» Exercise text
Dear Friends,
This is the Broward County Courthouse in downtown Fort Lauderdale. I have seen entirely to much of this place in the past ten months as I tried to simply be with two young men who had drug charges. Both of them were homeless when I met them a year ago, lost, wandering the streets, seeking solace in crack and getting themselves into a whole lot of trouble. I know what’s like; I was there, but, thank God not involved with crack cocaine that destroys lives and one’s values almost instantly. They landed into my life last September. Back then I wrote this to my Arise readers:
Though I haven’t done any Twelve Step work in many years it was pressed up me unexpectedly this past month. (The Twelfth and last step of AA and any other step program says: “Having had a spiritual awakening as the result of these steps, we tried to carry this message to [addicts] and to practice these principles in all our affairs.“One who is in recovery knows that the best way to stay in the light is to help those who are struggling in the present moment. I am ministering to two men in jail who have subsequently come back to the sacraments. Their names are [Augie] and [John Matthew]. Please pray for them. I am not afraid of the personal risk involved in this ministry to guys on hard drugs and have done so for many years. I take my cue from my shepherd who went over hill and muddy dale, through thorn and thicket and brought back the smelly, muddy, thistle-encrusted lost sheep high upon his shoulders. I ask for your continued prayer.

» Exercise A
Rewrite the rows from "Платье Avila 0926 темно-синий - фото 3" through "Ilyushin IL-18 Turboprop" with "Photograph" changed to "Print" and nothing else altered, and omit the pictures.

» Supplied entries

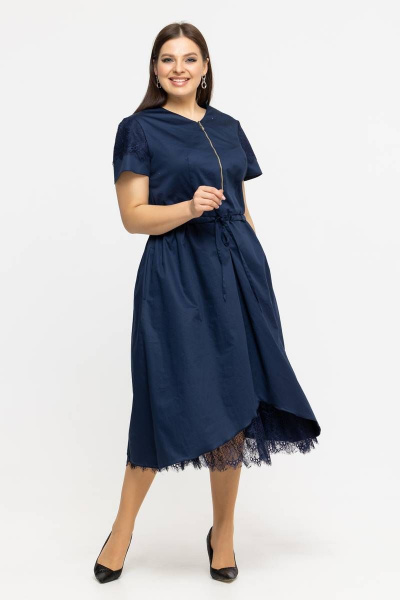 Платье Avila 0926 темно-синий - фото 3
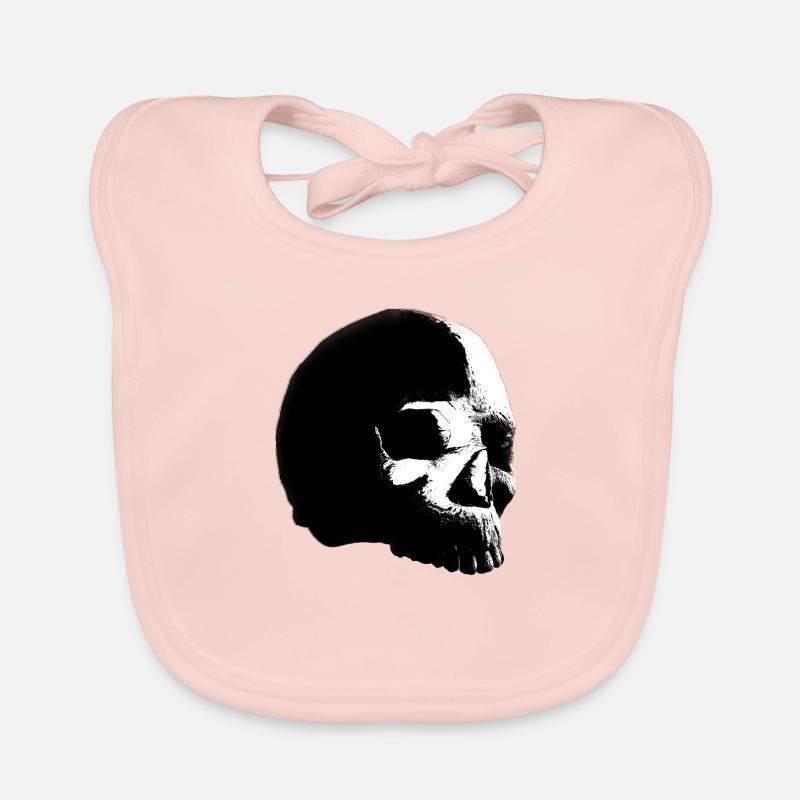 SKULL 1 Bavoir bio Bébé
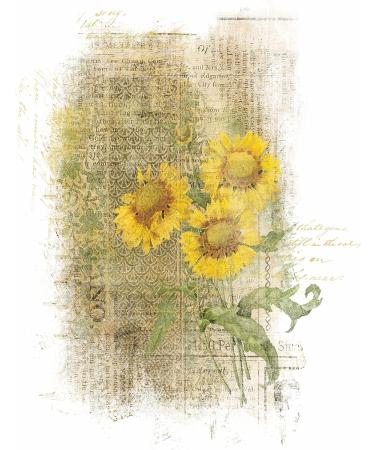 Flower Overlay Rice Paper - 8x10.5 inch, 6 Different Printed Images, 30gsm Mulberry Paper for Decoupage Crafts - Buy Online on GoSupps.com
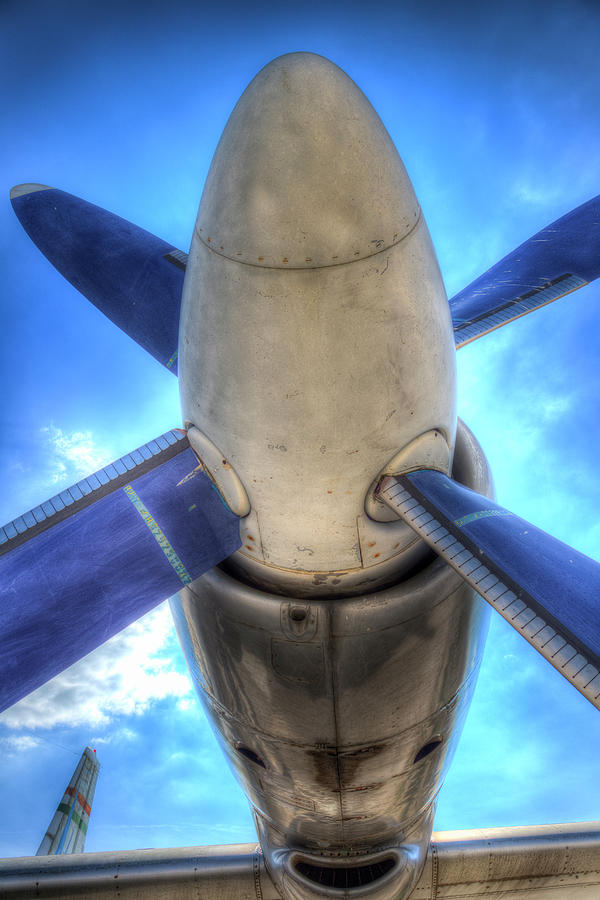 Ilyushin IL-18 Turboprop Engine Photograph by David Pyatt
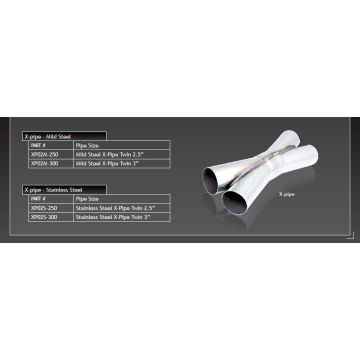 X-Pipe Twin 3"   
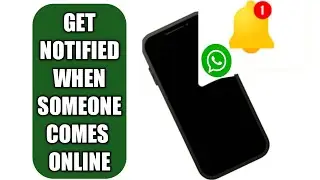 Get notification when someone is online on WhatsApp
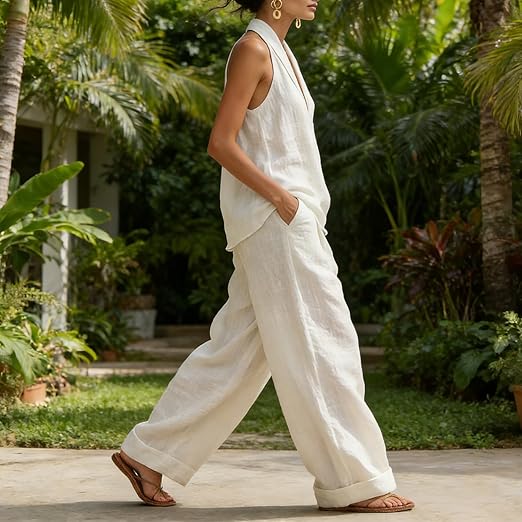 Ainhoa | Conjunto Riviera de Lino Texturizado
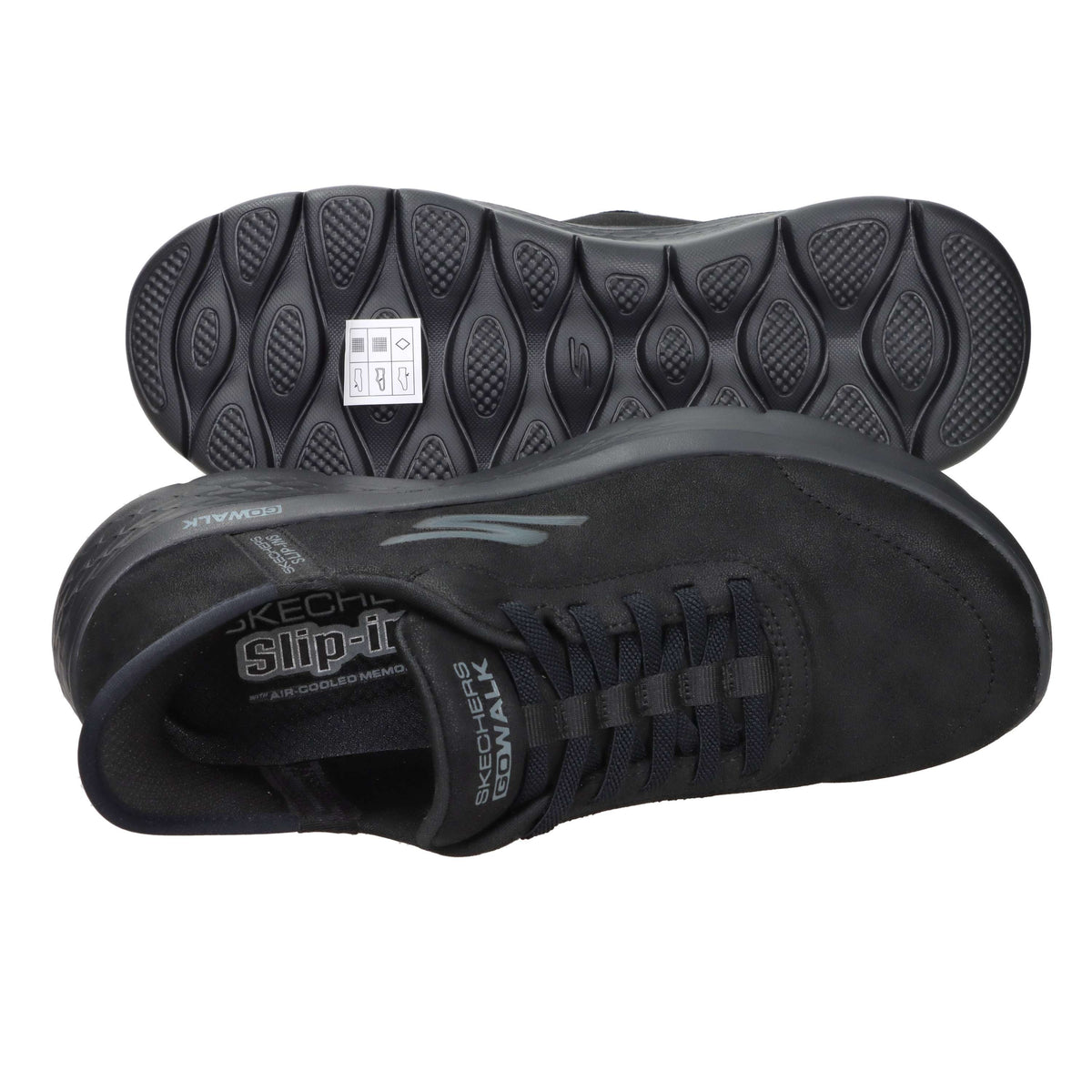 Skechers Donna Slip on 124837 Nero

---

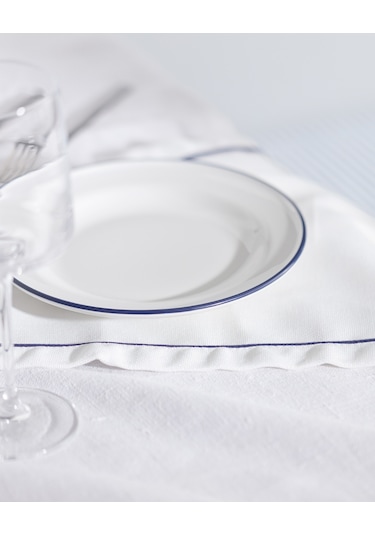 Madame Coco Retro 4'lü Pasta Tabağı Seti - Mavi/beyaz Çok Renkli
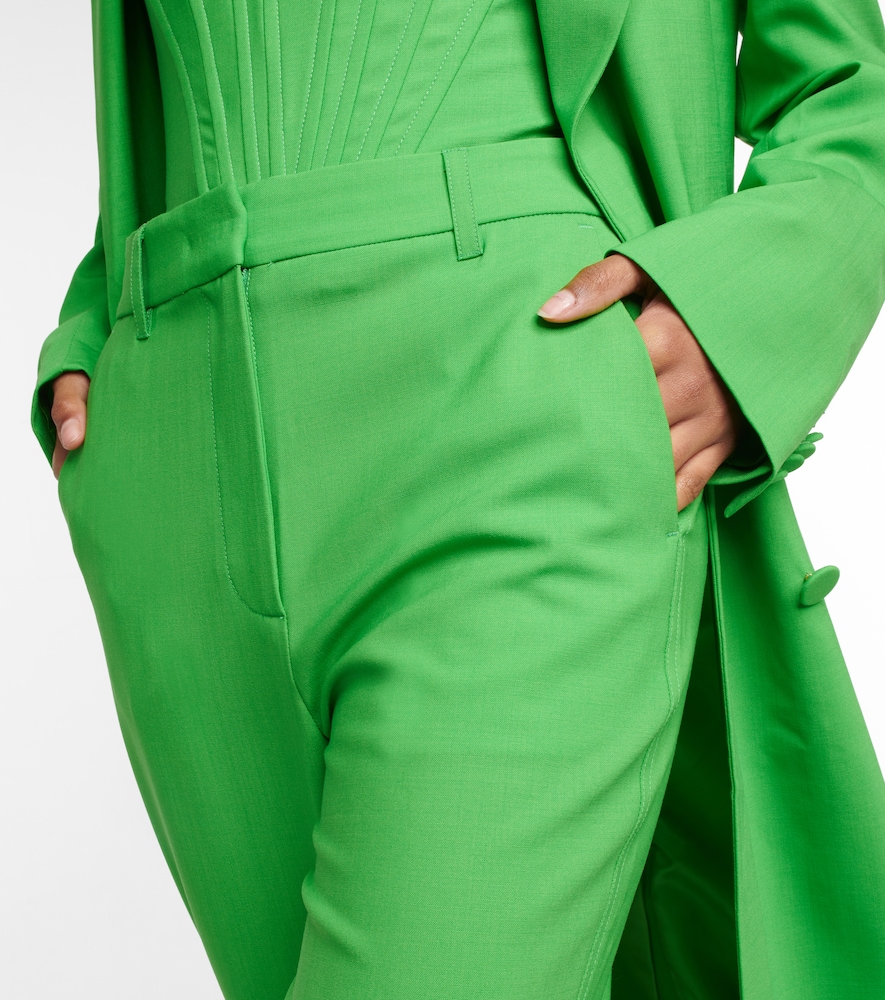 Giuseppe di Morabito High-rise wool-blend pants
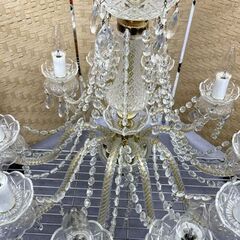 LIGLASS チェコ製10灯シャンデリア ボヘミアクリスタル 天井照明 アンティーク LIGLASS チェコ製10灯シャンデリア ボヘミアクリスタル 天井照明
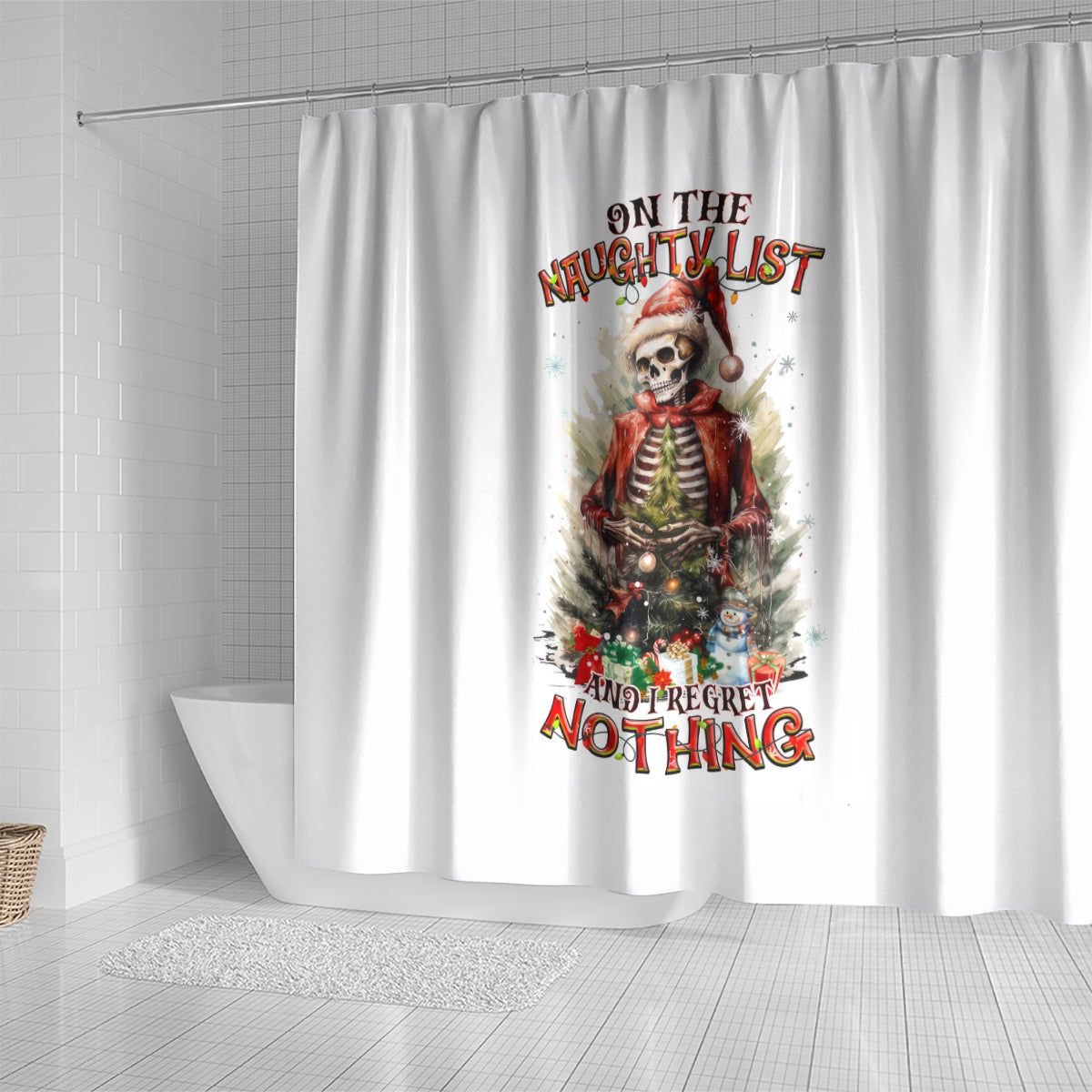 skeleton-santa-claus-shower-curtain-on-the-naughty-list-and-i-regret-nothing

---

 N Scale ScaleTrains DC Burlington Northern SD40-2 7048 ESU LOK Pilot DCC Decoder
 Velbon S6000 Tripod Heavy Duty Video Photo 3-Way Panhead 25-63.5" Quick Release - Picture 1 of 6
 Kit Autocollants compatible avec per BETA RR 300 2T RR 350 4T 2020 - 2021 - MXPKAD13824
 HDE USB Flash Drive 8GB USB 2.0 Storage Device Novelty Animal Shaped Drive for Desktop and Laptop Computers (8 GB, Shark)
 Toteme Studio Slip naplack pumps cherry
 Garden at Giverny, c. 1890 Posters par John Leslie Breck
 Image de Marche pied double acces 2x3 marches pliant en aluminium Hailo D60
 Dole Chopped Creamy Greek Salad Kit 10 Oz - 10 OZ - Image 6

» Exercise B
Reproduce the whole letter about the Broward County Courthouse word for word.

» Expected answer A
 Платье Avila 0926 темно-синий - фото 3
 SKULL 1 Bavoir bio Bébé
 Flower Overlay Rice Paper - 8x10.5 inch, 6 Different Printed Images, 30gsm Mulberry Paper for Decoupage Crafts - Buy Online on GoSupps.com
 Ilyushin IL-18 Turboprop Engine Print by David Pyatt

» Expected answer B
Dear Friends,
This is the Broward County Courthouse in downtown Fort Lauderdale. I have seen entirely to much of this place in the past ten months as I tried to simply be with two young men who had drug charges. Both of them were homeless when I met them a year ago, lost, wandering the streets, seeking solace in crack and getting themselves into a whole lot of trouble. I know what’s like; I was there, but, thank God not involved with crack cocaine that destroys lives and one’s values almost instantly. They landed into my life last September. Back then I wrote this to my Arise readers:
Though I haven’t done any Twelve Step work in many years it was pressed up me unexpectedly this past month. (The Twelfth and last step of AA and any other step program says: “Having had a spiritual awakening as the result of these steps, we tried to carry this message to [addicts] and to practice these principles in all our affairs.“One who is in recovery knows that the best way to stay in the light is to help those who are struggling in the present moment. I am ministering to two men in jail who have subsequently come back to the sacraments. Their names are [Augie] and [John Matthew]. Please pray for them. I am not afraid of the personal risk involved in this ministry to guys on hard drugs and have done so for many years. I take my cue from my shepherd who went over hill and muddy dale, through thorn and thicket and brought back the smelly, muddy, thistle-encrusted lost sheep high upon his shoulders. I ask for your continued prayer.